■ Aufgabe 1
Gib aus den Zeilen unter dem Lesetext nur den Abschnitt vollständig wieder, der mit der Zeile mit „With this photograph in mind, across all of“ beginnt und bis zur letzten Zeile reicht. Erhöhe dabei jede Koordinate in den Antworten um 75.

##### Lesetext

Nachdem wir gestern zum letzten Mal unsere spanischen Sprachkenntnisse weiterentwickelt haben, fanden wir es an der Zeit, auch andere landestypische Ausdrucksformen zu erlernen. Also haben wir zur Erheiterung aller Lehrer und anderer Sprachschueler einen Salsa-Kurs im Innenhof unserer Sprachschule gebucht. Nach zwei Stunden wirklich harter Arbeit, konnten wir uns aber schliesslich einbilden, dass wir uns fuer zwei Gringos gar nicht so schlecht angestellt haben. Und riesig Spass hatten wir allemal.

In unserem ausgesprochenen Kontakt- und Kommunikationsfreudigen Hostel (manchmal ein bisschen zu sehr, weshalb wir mittlerweile zum Blog- und Emailschreiben in Internetcafes auswandern), haben wir dann gestern abend Herrn Erwin Patzelt kennengelernt. Ein netter und sehr sendungsbewusster aelterer Herr, der 1959 das erste Mal in Ecuador war und seitdem einige Filme und Buecher ueber den Regenwald und seine Einwohner verfasst haben. Herrn Patzelt sei Dank, haben wir morgen nun die Moeglichkeit dem Sonnenwend-Treffen der Medizinmaenner unterschiedlichster Staemme als einzige Touristen beizuwohnen. Wir freuen uns sehr und sind gespannt, wovon wir am Ende des Tages so alles geheilt sein werden.

##########

■ Aufgabe 2
In welchem Jahr war Herr Erwin Patzelt laut dem Lesetext zum ersten Mal in Ecuador?

##### Auflistung

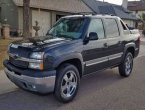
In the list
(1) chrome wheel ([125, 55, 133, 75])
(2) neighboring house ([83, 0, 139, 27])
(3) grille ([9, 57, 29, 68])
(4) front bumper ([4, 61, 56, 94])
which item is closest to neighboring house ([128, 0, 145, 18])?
(2) neighboring house ([83, 0, 139, 27])

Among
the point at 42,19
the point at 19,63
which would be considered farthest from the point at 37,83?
the point at 42,19

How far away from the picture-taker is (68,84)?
5.46 metres

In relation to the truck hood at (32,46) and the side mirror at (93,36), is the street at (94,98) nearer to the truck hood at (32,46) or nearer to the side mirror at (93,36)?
the truck hood at (32,46)

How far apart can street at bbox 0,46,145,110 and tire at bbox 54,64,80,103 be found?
0.17 m

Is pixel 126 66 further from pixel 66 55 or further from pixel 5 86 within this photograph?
pixel 5 86

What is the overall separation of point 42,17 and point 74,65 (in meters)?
17.7

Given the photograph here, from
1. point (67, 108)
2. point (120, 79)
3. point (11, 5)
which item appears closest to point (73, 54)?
point (67, 108)

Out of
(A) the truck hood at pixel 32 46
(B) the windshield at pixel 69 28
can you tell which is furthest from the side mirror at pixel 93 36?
(A) the truck hood at pixel 32 46

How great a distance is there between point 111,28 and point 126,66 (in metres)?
1.62

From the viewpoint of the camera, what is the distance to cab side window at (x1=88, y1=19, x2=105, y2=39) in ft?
20.0

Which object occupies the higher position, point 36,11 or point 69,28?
point 36,11

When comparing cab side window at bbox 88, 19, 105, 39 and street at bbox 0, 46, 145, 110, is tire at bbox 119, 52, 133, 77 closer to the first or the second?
street at bbox 0, 46, 145, 110

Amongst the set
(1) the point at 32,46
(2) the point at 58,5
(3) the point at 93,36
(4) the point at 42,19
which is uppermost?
(2) the point at 58,5

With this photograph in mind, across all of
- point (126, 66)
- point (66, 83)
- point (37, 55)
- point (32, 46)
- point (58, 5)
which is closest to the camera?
point (37, 55)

##########

■ Lösung 1
With this photograph in mind, across all of
- point (126, 66)
- point (66, 83)
- point (37, 55)
- point (32, 46)
- point (58, 5)
which is closest to the camera?
point (112, 130)

■ Lösung 2
Im Jahr 1959.